Guess why, and how, this stockmarket crash began...
IT'S SNOWING here this morning, writes Bill Bonner in his Diary of a Rogue Economist from his chateau near Poitiers, France.
A soft, slow snow.
Peaceful. Quiet. Like the last breath of a dying man.
We came out to the country to pack and close up. We're leaving France this week, headed back to Baltimore.
"What?" asked a friend in Paris. "You're leaving Paris for Baltimore? That doesn't seem like a good trade."
"Well, Baltimore is not Paris," we replied. "But then there's nothing quite like Baltimore."
Everything has its charms. Fortunately, we are happy in both cities.
We are looking forward to getting back to the US...just in time to watch a market meltdown up close.
Last Friday's 391-point drop in the Dow – a nearly 2.5% fall – ended the worst 10-day start to a year in US market history.
The average stock in the S&P 1500 – which includes about 90% of all stocks in listed in the US – is now down more than 26% from its high.
The standard definition of a bear market is a sustained fall of 20% or more from recent highs.
"Woeful earnings," suggested MarketWatch as a cause.
Another guess: "The stock market is freaking out over Trump and Sanders."

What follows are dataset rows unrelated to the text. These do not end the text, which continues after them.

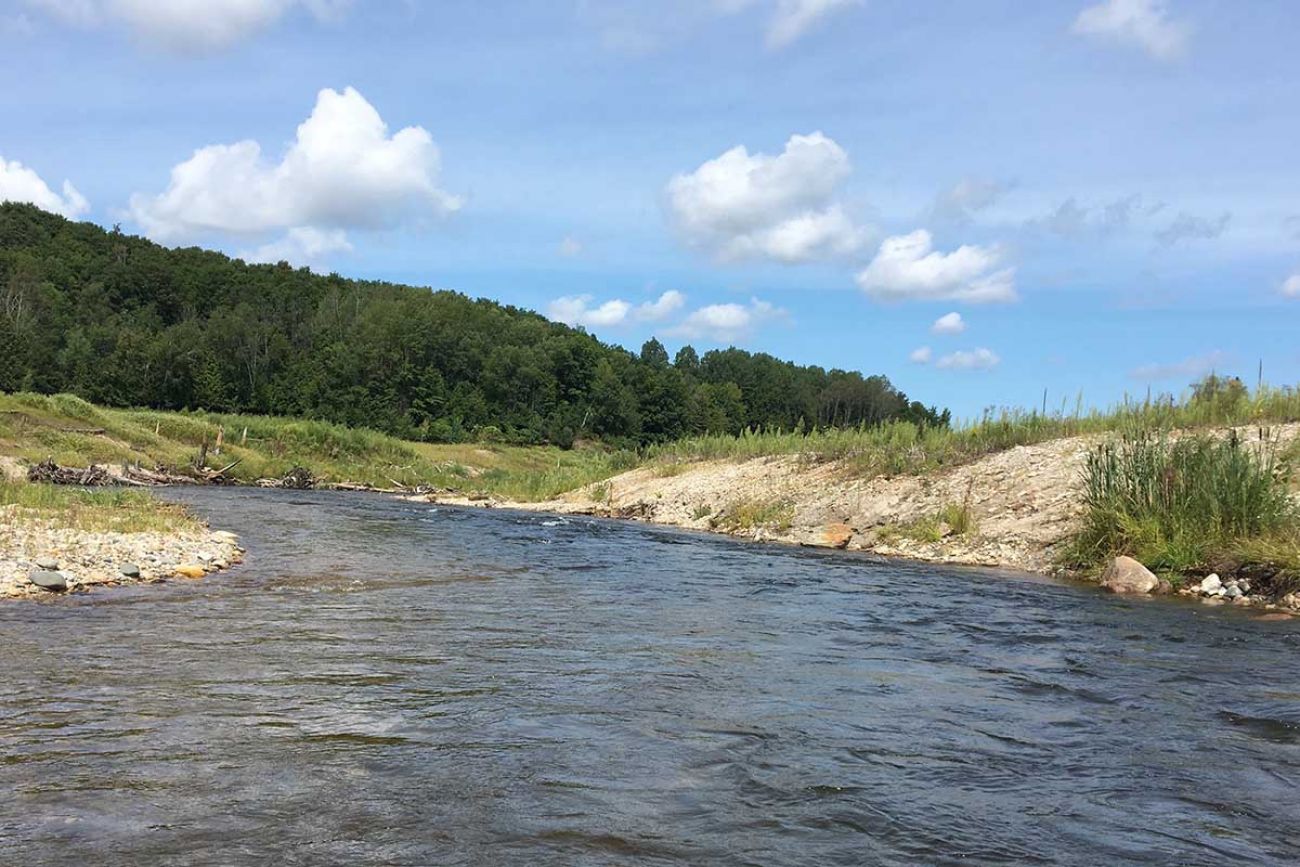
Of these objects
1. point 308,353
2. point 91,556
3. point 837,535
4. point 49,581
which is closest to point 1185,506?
point 837,535

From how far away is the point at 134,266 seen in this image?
140 metres

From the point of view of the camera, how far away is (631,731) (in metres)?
7.10

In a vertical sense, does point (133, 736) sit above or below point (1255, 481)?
below

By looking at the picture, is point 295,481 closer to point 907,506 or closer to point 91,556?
point 907,506

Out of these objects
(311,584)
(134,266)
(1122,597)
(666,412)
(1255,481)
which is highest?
(134,266)

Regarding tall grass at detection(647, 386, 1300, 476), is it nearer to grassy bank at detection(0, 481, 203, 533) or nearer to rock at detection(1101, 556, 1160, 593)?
rock at detection(1101, 556, 1160, 593)

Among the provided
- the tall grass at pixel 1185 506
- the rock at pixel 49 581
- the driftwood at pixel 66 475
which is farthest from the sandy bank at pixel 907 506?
the driftwood at pixel 66 475

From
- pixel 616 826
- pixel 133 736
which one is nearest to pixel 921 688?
pixel 616 826

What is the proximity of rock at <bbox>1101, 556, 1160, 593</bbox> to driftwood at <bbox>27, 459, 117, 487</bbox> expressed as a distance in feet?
113

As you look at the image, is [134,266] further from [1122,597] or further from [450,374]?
[1122,597]

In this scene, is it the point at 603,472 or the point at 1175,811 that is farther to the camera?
the point at 603,472

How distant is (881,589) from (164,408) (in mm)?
100061

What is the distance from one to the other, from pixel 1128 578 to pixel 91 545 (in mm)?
17165

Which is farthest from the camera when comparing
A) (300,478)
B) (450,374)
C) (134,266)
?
(134,266)
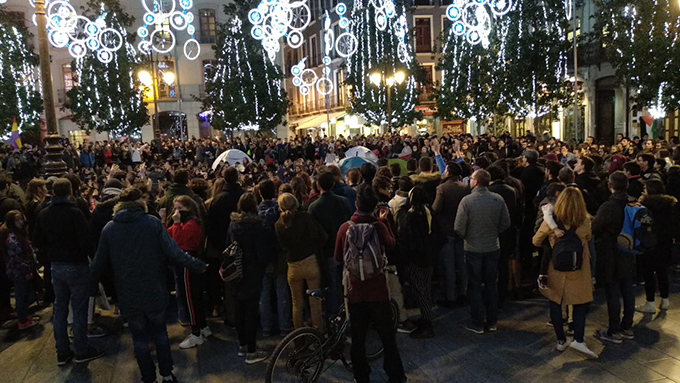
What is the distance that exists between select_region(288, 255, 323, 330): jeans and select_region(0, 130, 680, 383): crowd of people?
0.01m

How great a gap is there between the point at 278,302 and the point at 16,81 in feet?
81.7

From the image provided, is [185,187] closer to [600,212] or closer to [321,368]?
[321,368]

Barron's was closer to the real source of the plunge: "Without Fed's Juice, Market Suffers Withdrawal Pains."
In 1971, phony fiat money replaced the old gold-backed Dollar...and money that came "out of nothing" replaced real savings.
At first, inflation rates rose. No one trusted the new fiat Dollar. But then, incoming Fed chairman Paul Volcker showed the world that the US could manage its currency in a responsible way.
Consumer price inflation fell, along with interest rates. Debt increased. And gradually, every Middlesex village and farm has become dependent on more and more bank credit.
The dot-com bubble blew up in 2000. The mortgage finance bubble blew up in 2007.
Now, it looks as though another bubble is deflating...
In 2008, the Fed cut rates all the way down to the "zero bound" to try to keep the jig going.
But after seven years of its emergency zero-interest-rate policy (ZIRP), it became obvious that something had to be done to get back to "normal."
Like a long binge on booze and drugs, things were starting to get a little weird.
The juice had to go.
But we doubt that the syringes and the Johnnie Walker have been put away for long. Despite announcing a great improvement in employment, for example, there have never been so many American men without jobs.
Retail sales are falling. The transport industry – ships, trucks, rails – is in a funk. And the energy sector is in crisis...with as much as one-third of the sector's debt headed for default.
What's the matter?
The simple answer is that credit is not expanding fast enough. Lenders have become wary. Rolling over short-term financing is getting harder and harder to do.
Yields on supposedly "risk free" Treasury bonds are going down (and prices are going up). Yields on junk bonds are going up (and prices are going down).
"Any time credit fails to increase by at least 2% a year," said credit analyst Richard Duncan at Macro Watch, "the economy shrinks."
And what's happening now? How fast is credit increasing?
It's not increasing at all. It's falling...for the first time since 2009.
Not only is the juice no longer going into the system, it is actually going out.
Which is just what you'd expect. The phony boom created and funded with the Fed's phony money is now turning into a real bust.
China's foreign exchange reserves are falling. The ships sit idle in their ports. Orders for new trucks, new rail cars, new tankers...and yellow machines of all sorts...are hitting record lows.
The whole kit-and-caboodle creaks and groans to a halt.
And now, Bloomberg asks:
"Is it over?"
At least that question is easy to answer.
No, it's not over. It has hardly even begun.